──────── Supplied material ────────

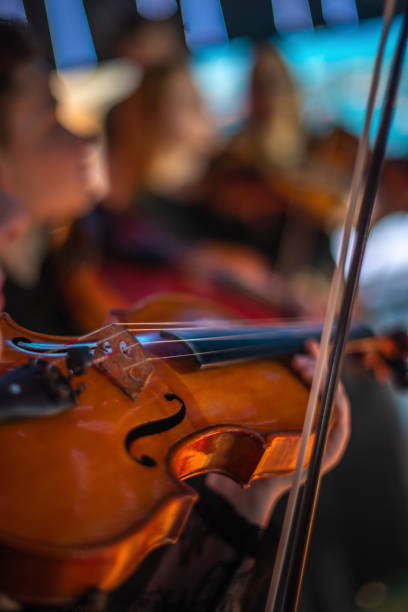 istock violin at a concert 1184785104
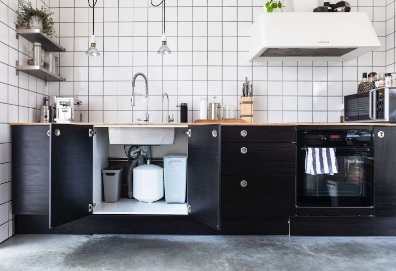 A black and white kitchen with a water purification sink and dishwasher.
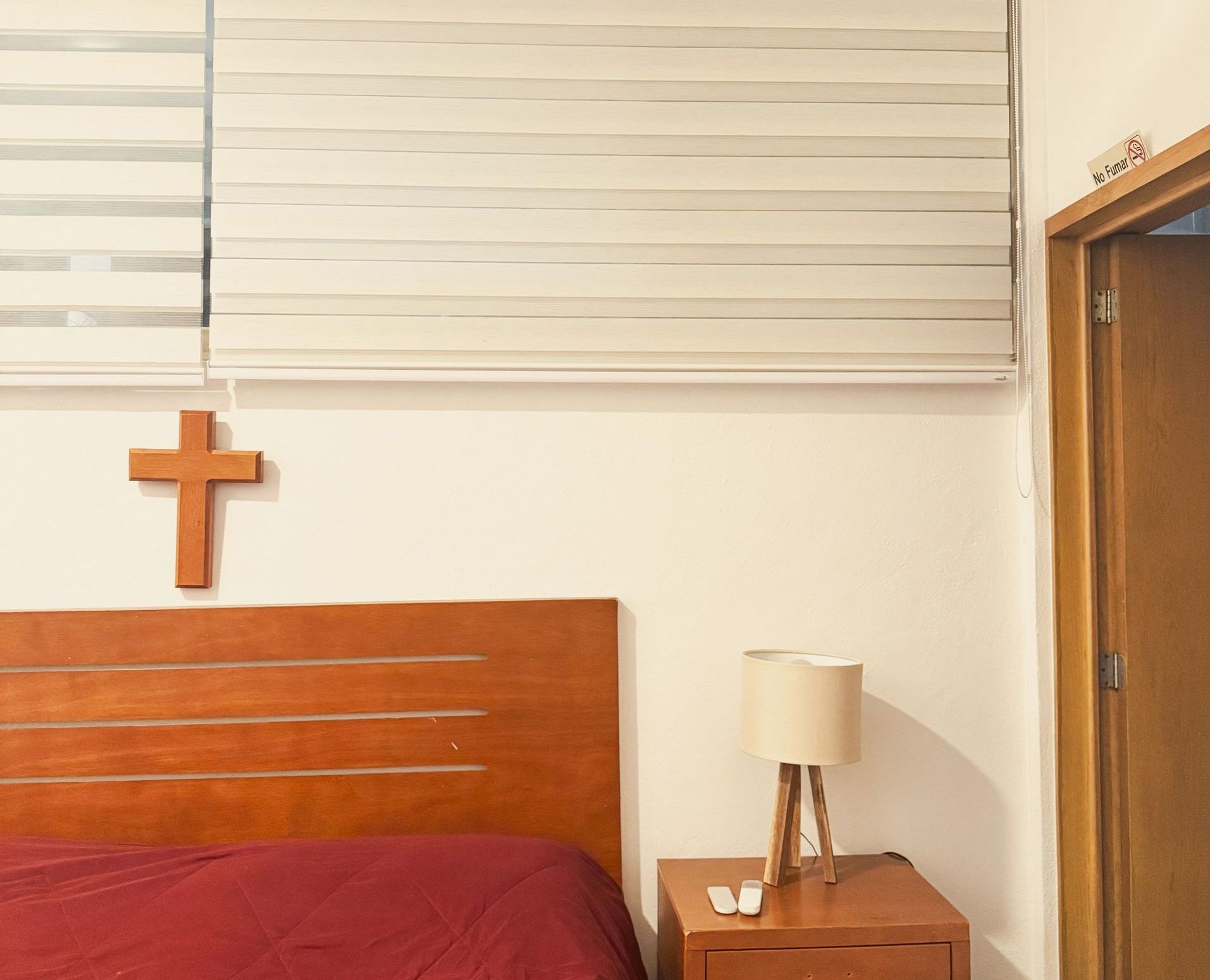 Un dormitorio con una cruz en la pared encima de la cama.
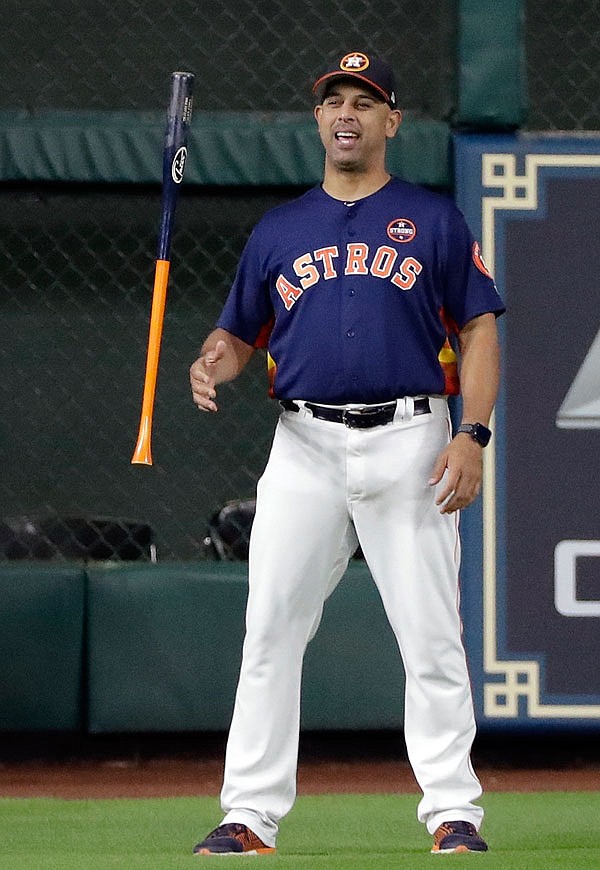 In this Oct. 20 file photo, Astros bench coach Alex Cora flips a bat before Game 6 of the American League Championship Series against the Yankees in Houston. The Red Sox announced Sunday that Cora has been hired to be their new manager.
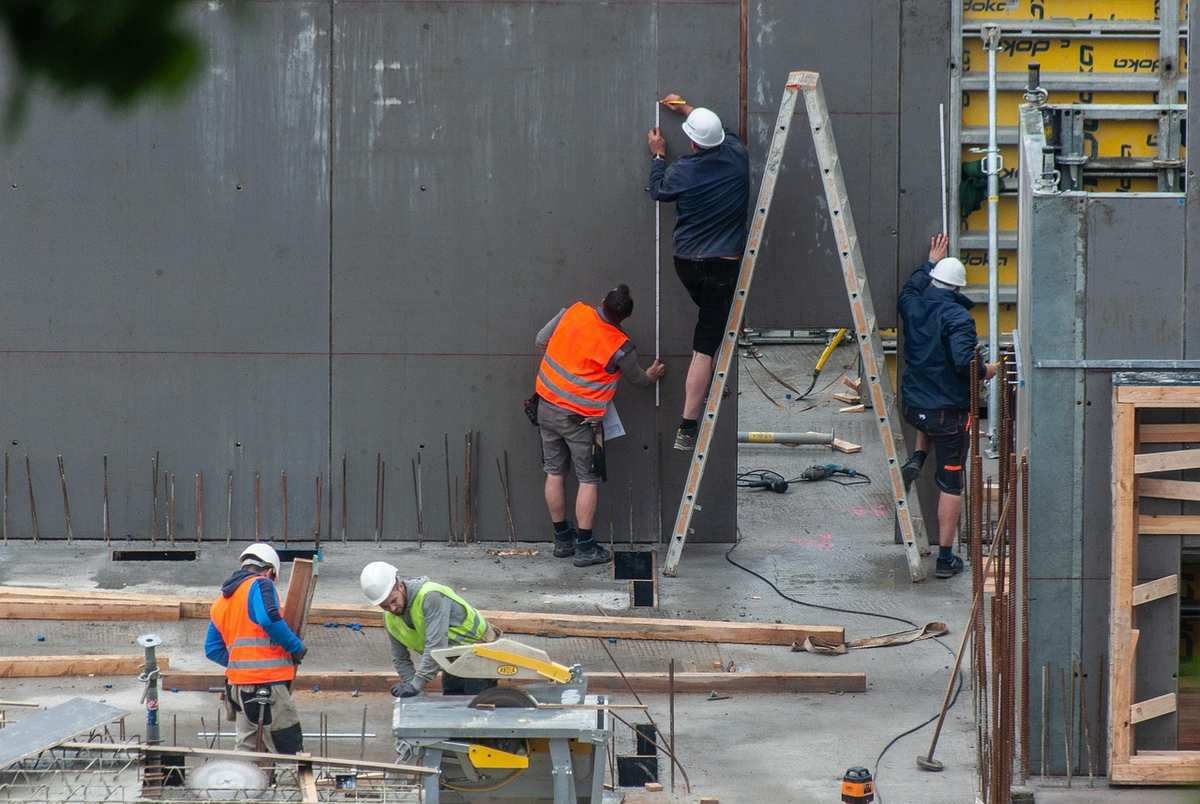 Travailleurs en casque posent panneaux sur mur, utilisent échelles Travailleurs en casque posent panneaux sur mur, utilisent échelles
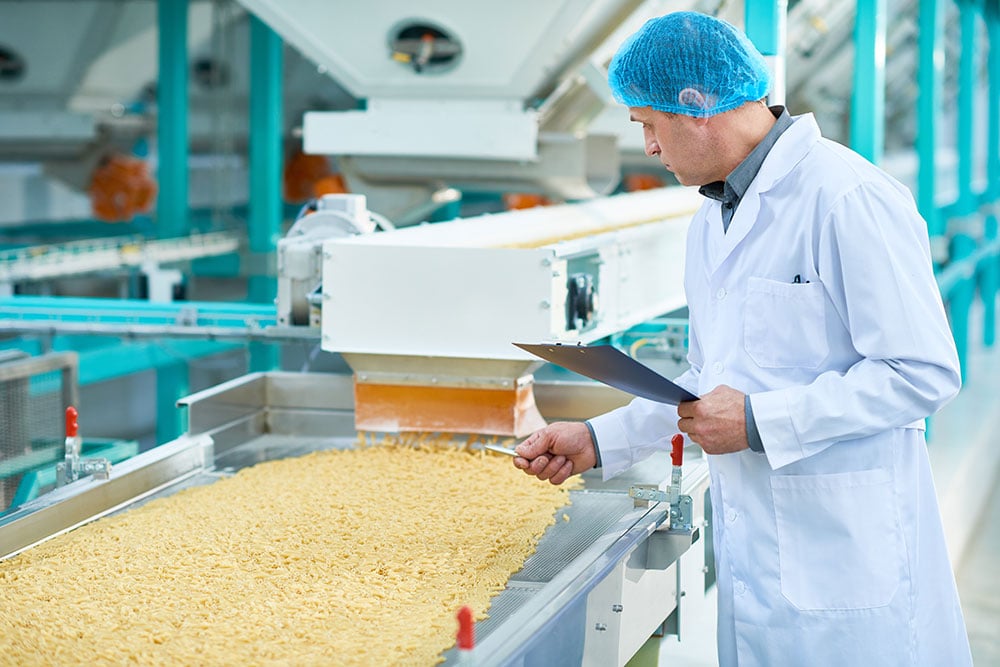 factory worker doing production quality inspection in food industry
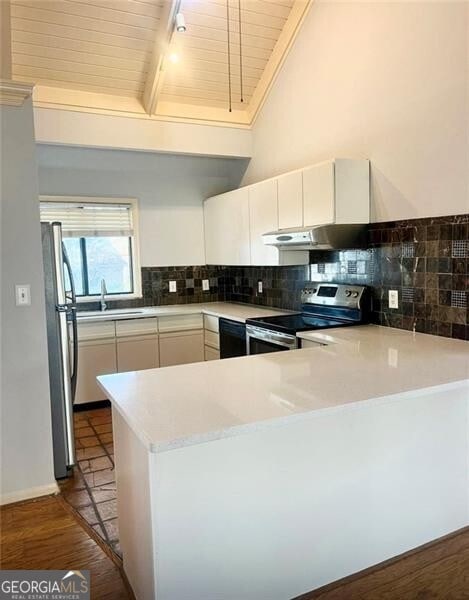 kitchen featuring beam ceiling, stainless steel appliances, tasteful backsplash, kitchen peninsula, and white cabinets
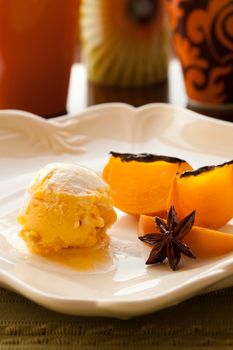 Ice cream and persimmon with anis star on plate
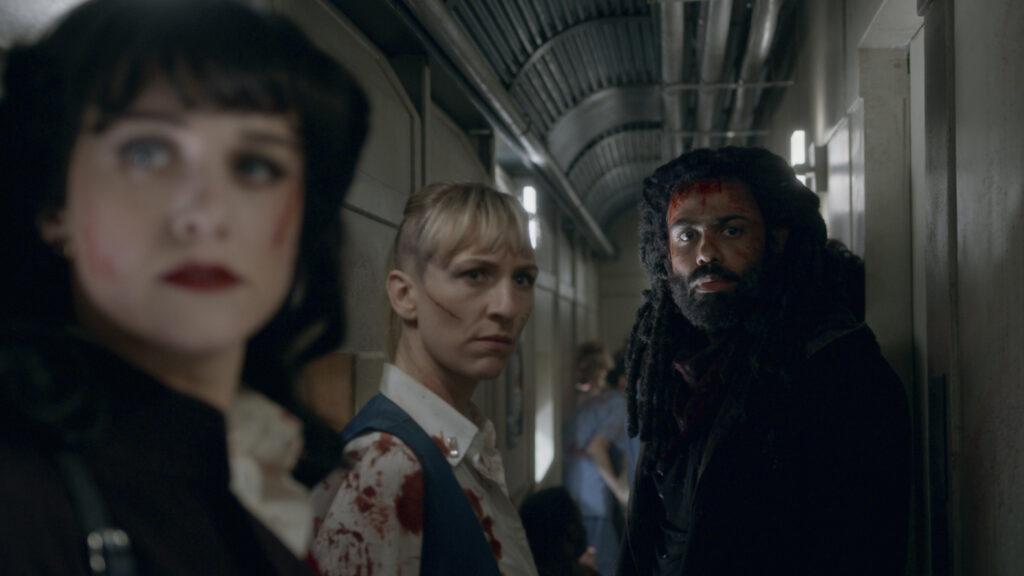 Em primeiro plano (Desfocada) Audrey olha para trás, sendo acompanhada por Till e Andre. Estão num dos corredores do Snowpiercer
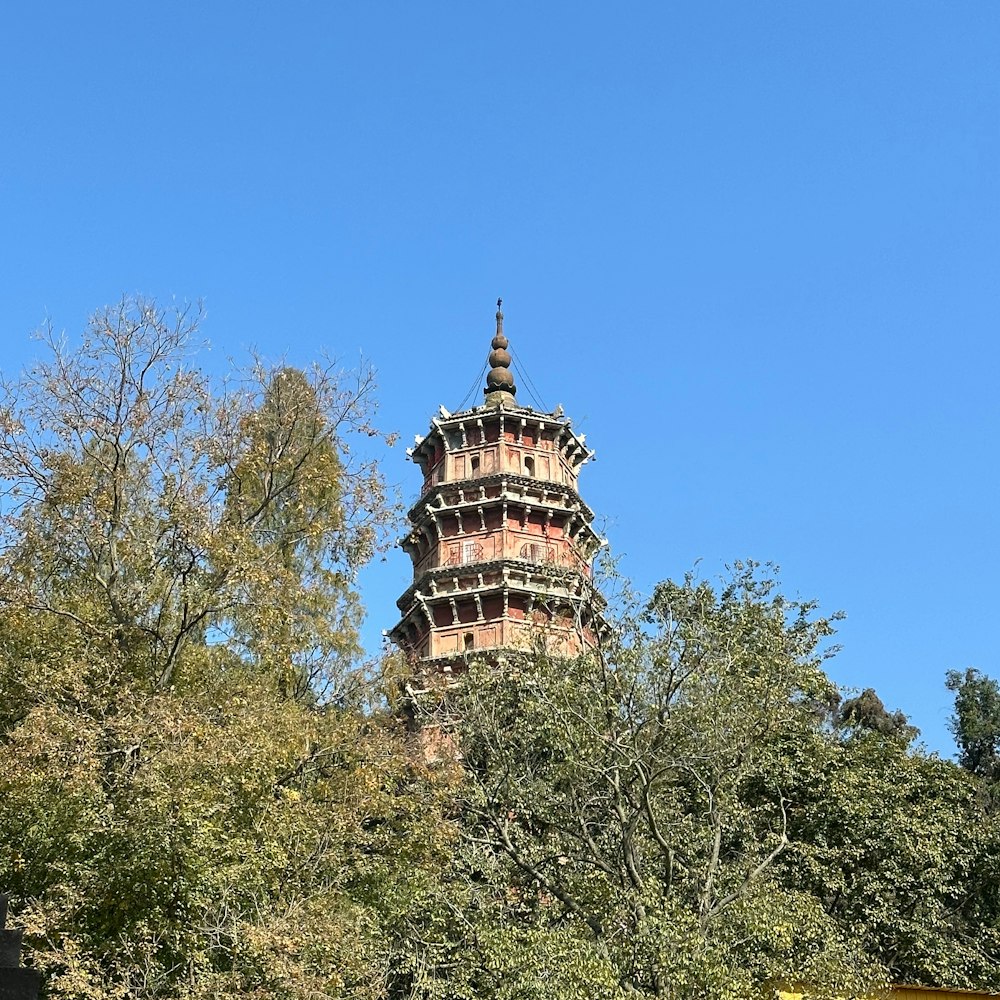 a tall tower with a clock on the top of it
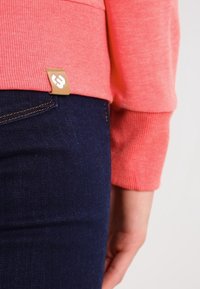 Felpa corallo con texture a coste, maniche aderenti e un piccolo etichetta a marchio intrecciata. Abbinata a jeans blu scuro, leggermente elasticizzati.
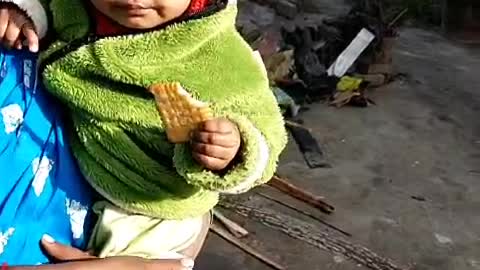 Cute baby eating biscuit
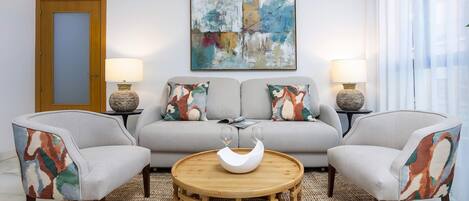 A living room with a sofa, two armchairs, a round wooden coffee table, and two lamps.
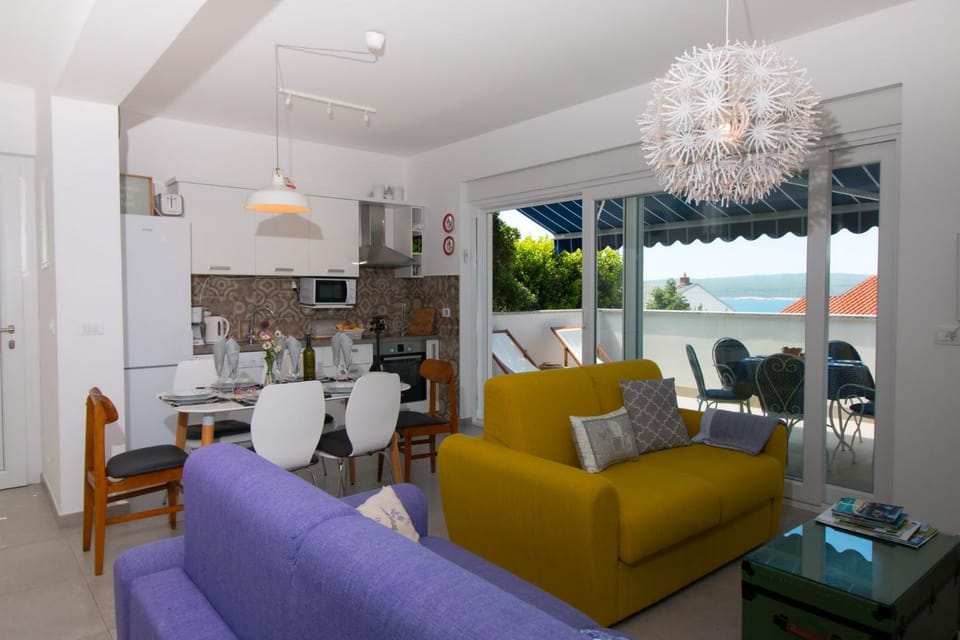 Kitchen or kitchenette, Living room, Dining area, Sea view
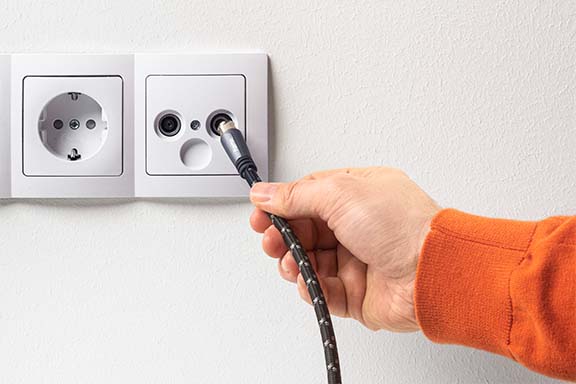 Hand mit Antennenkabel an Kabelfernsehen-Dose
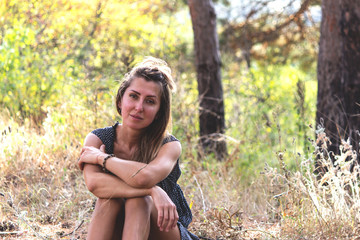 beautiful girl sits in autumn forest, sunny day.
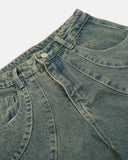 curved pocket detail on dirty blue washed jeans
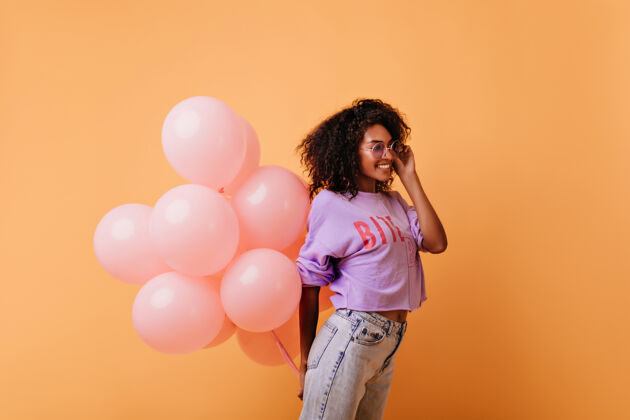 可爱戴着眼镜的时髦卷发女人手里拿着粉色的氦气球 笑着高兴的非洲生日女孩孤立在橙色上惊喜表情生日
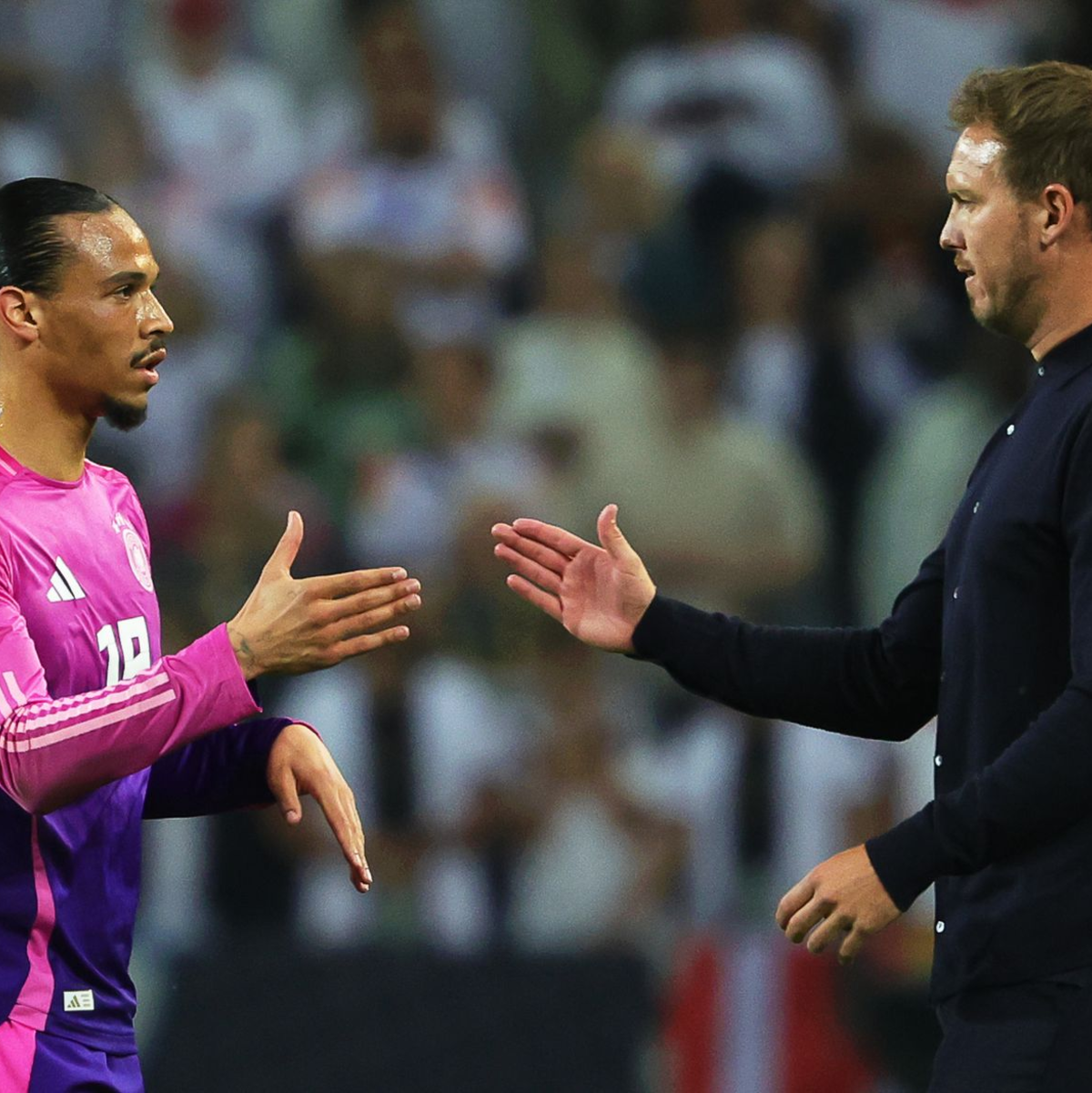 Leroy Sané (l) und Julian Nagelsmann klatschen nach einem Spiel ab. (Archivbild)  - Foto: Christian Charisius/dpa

────────

Drop the images; restate the listing exactly.

(Completed task)
 istock violin at a concert 1184785104
 A black and white kitchen with a water purification sink and dishwasher.
 Un dormitorio con una cruz en la pared encima de la cama.
 In this Oct. 20 file photo, Astros bench coach Alex Cora flips a bat before Game 6 of the American League Championship Series against the Yankees in Houston. The Red Sox announced Sunday that Cora has been hired to be their new manager.
 Travailleurs en casque posent panneaux sur mur, utilisent échelles Travailleurs en casque posent panneaux sur mur, utilisent échelles
 factory worker doing production quality inspection in food industry
 kitchen featuring beam ceiling, stainless steel appliances, tasteful backsplash, kitchen peninsula, and white cabinets
 Ice cream and persimmon with anis star on plate
 Em primeiro plano (Desfocada) Audrey olha para trás, sendo acompanhada por Till e Andre. Estão num dos corredores do Snowpiercer
 a tall tower with a clock on the top of it
 Felpa corallo con texture a coste, maniche aderenti e un piccolo etichetta a marchio intrecciata. Abbinata a jeans blu scuro, leggermente elasticizzati.
 Cute baby eating biscuit
 A living room with a sofa, two armchairs, a round wooden coffee table, and two lamps.
 Kitchen or kitchenette, Living room, Dining area, Sea view
 Hand mit Antennenkabel an Kabelfernsehen-Dose
 beautiful girl sits in autumn forest, sunny day.
 curved pocket detail on dirty blue washed jeans
 可爱戴着眼镜的时髦卷发女人手里拿着粉色的氦气球 笑着高兴的非洲生日女孩孤立在橙色上惊喜表情生日
 Leroy Sané (l) und Julian Nagelsmann klatschen nach einem Spiel ab. (Archivbild)  - Foto: Christian Charisius/dpa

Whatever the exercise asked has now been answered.